§ **Directions**
Would you please transcribe the records below exactly, leaving out the pictures?
━━━━━ Source records ━━━━━
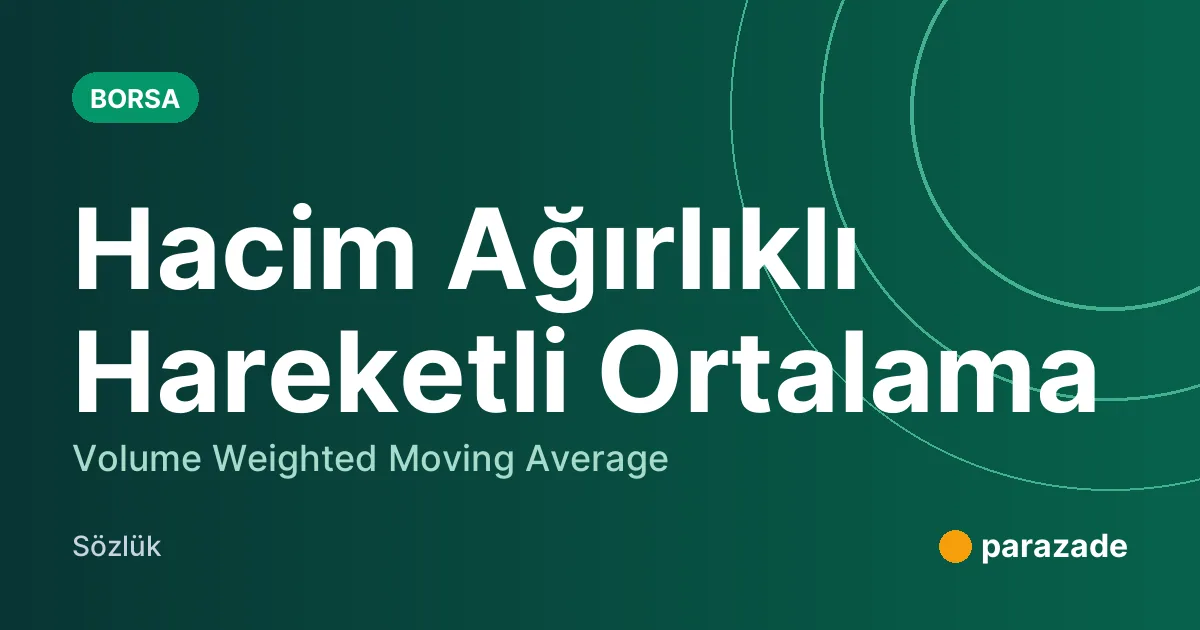Hacim Ağırlıklı Hareketli Ortalama nedir?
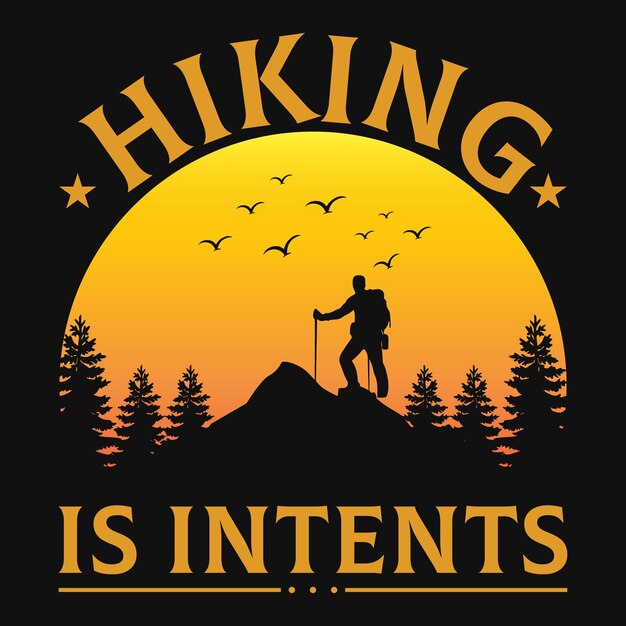 Hiking is intents t-shirt design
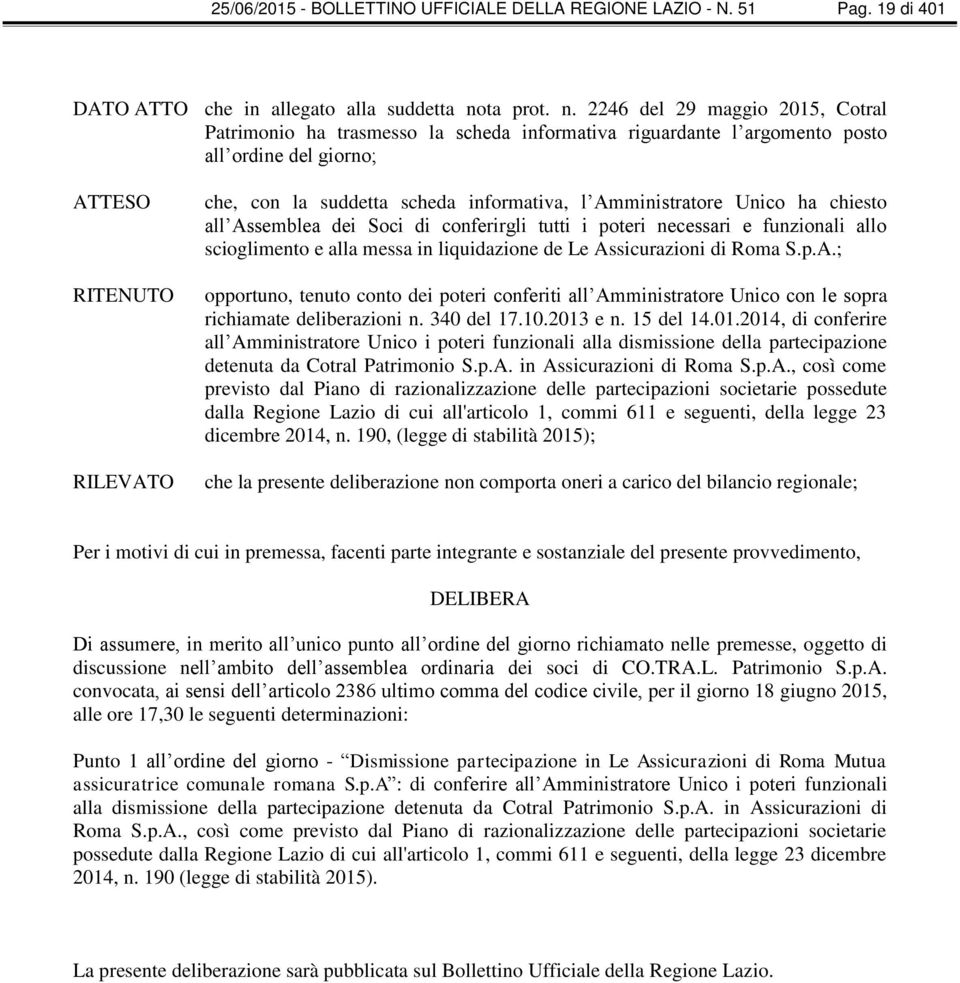 2246 del 29 maggio 2015, Cotral Patrimonio ha trasmesso la scheda informativa riguardante l argomento posto all ordine del giorno; ATTESO RITENUTO RILEVATO che, con la suddetta scheda informativa, l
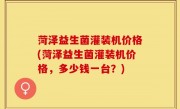 菏泽益生菌灌装机价格(菏泽益生菌灌装机价格，多少钱一台？)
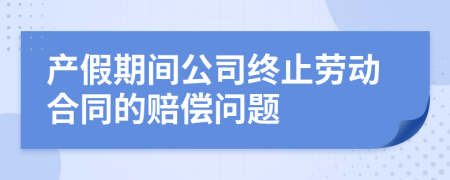 产假期间公司终止劳动合同的赔偿问题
━━━━━
§ **Response to the task**
Hacim Ağırlıklı Hareketli Ortalama nedir?
 Hiking is intents t-shirt design
 2246 del 29 maggio 2015, Cotral Patrimonio ha trasmesso la scheda informativa riguardante l argomento posto all ordine del giorno; ATTESO RITENUTO RILEVATO che, con la suddetta scheda informativa, l
 菏泽益生菌灌装机价格(菏泽益生菌灌装机价格，多少钱一台？)
 产假期间公司终止劳动合同的赔偿问题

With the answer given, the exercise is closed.